Stored data entries
· · · · ·

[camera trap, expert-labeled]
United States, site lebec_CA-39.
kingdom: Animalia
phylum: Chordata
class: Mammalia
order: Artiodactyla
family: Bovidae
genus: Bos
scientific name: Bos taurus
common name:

· · · · ·

> **What you have to do**: None of the records may be left out; each is to be restated exactly.

> **Response below**:
[camera trap, expert-labeled]
United States, site lebec_CA-39.
kingdom: Animalia
phylum: Chordata
class: Mammalia
order: Artiodactyla
family: Bovidae
genus: Bos
scientific name: Bos taurus
common name:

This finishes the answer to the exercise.